Bukan hal aneh pula kalau seseorang dapat melihat atau bertemu dengan seorang tokoh dewa atau nabi, akan tetapi yang dilihat atau dijumpainya itu tentulah tokoh yang memang dipuja-pujanya, atau setidaknya yang berkesan di hatinya, dan sudah pasti merupakan tokoh yang pernah didengarnya, jadi telah dikenal pula penggambarannya sehingga telah terbentuk suatu gambaran khayal di dalam batinnya.

Hal ini adalah jelas dan mudah dimengerti, bukan teori kosong belaka. Oleh karena itu, tidaklah aneh kalau seorang tokoh aneh seperti Ouwyang Bu Sek dapat “bertemu” dengan seorang tokoh pujaannya yang disebutnya Bu Beng Hud-couw itu, sungguhpun Sin Liong atau orang lain tidak dapat melihatnya.

Dan tidak aneh pula kalau dia dapat “bercakap-cakap” dengan tokoh bayangan itu. Bukankah sering kali kita dapat pula “bercakap-cakap” di dalam batin kita, seolah-olah ada dua, bahkan lebih banyak lagi fihak yang bercakap-cakap dan bahkan berbantahan?
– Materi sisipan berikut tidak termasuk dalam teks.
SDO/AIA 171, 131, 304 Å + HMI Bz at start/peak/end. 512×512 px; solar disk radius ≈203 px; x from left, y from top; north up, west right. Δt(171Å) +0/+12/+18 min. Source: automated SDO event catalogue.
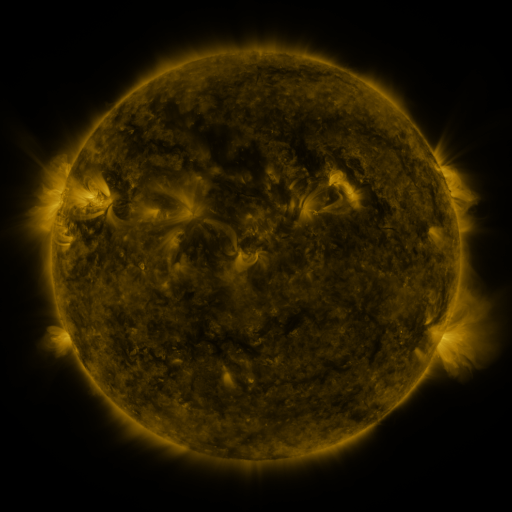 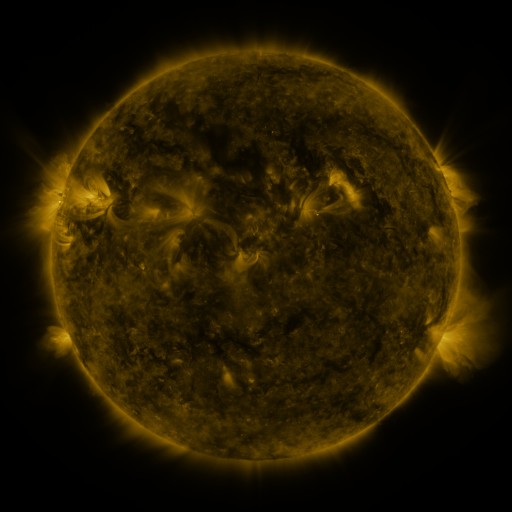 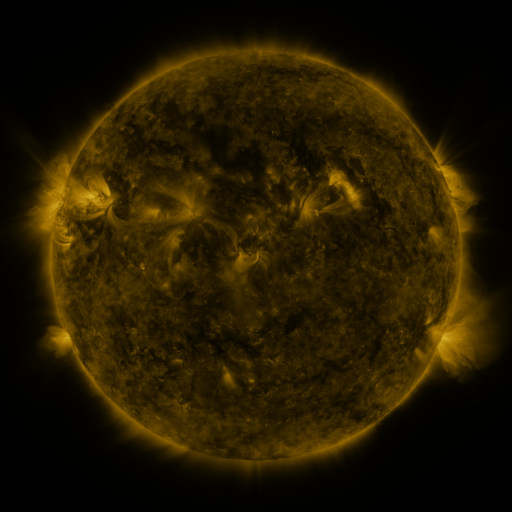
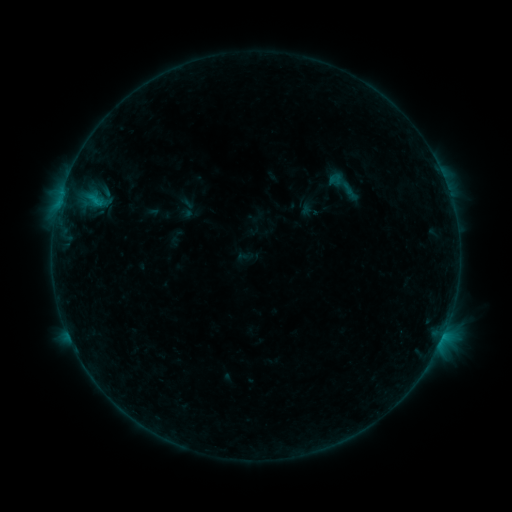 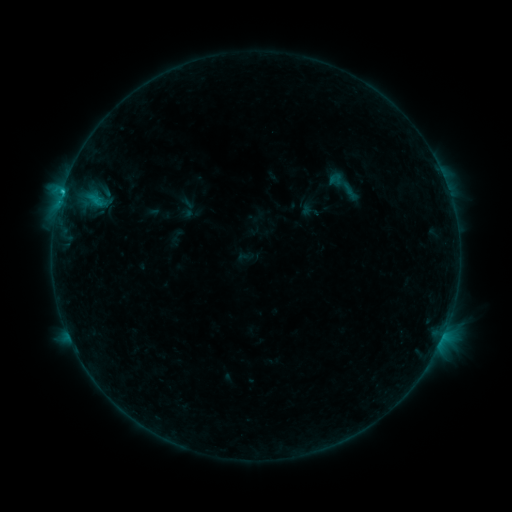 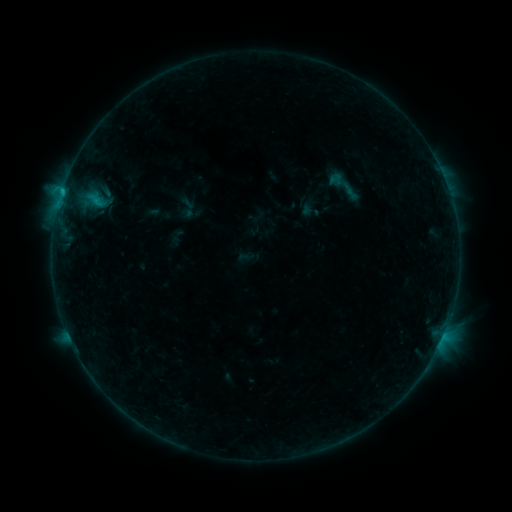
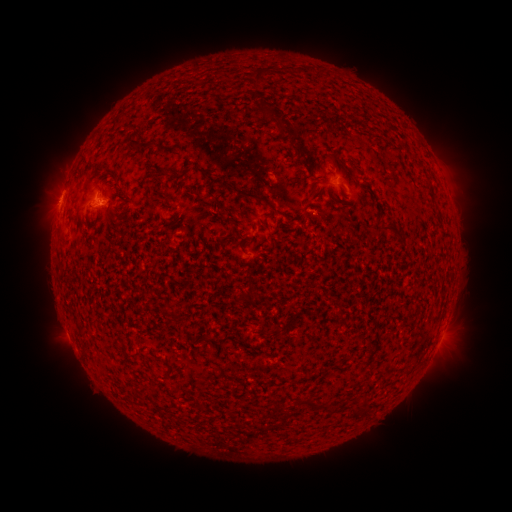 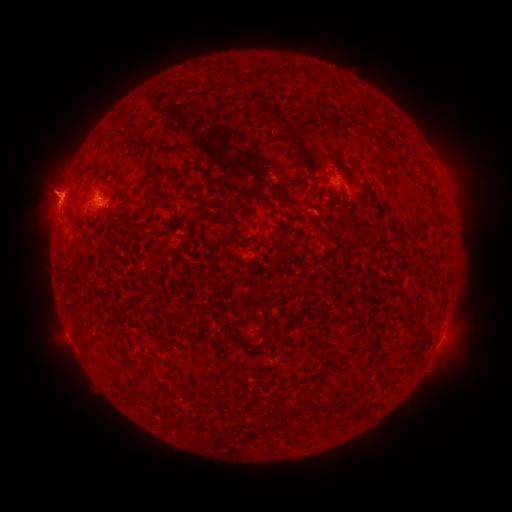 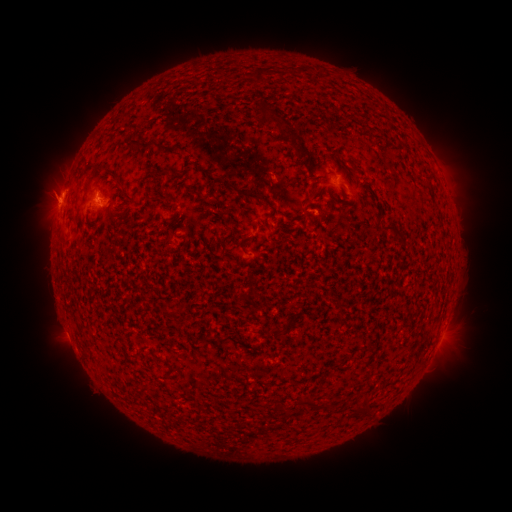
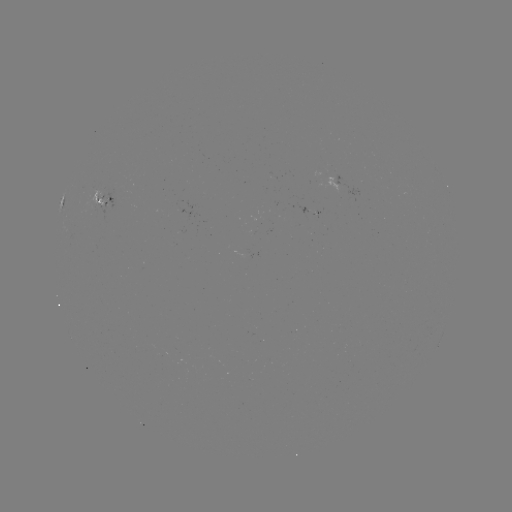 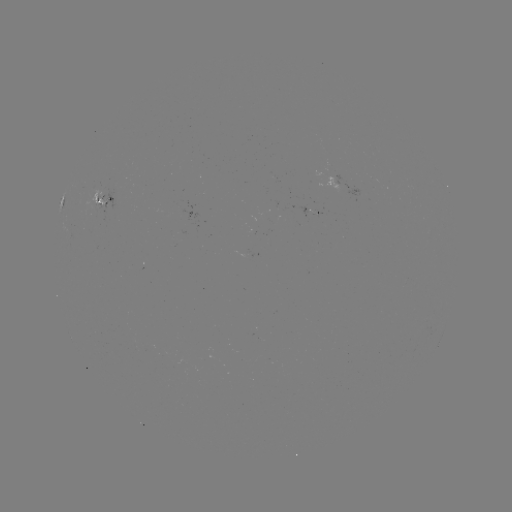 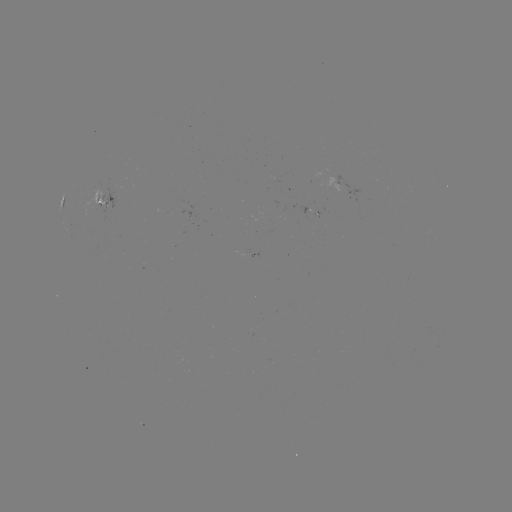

Betapapun juga, Sin Liong beruntung berjumpa dengan kakek itu karena sesungguhnya kitab-kitab yang dilarikan oleh Ouwyang Bu Sek dalam kuil tua di Himalaya itu mengandung pelajaran-pelajaran ilmu yang amat tinggi, dan mulailah Sin Liong mempelajari isi kitab di bawah petunjuk dan bimbingan Ouwyang Bu Sek. Dan memang Sin Liong memiliki bakat yang baik sekali, terutama sekali karena dia memiliki dasar yang amat kuat setelah dia mewarisi tenaga sakti dari Kok Beng Lama dan mewarisi ilmu-ilmu dari pendekar sakti Cia Keng Hong.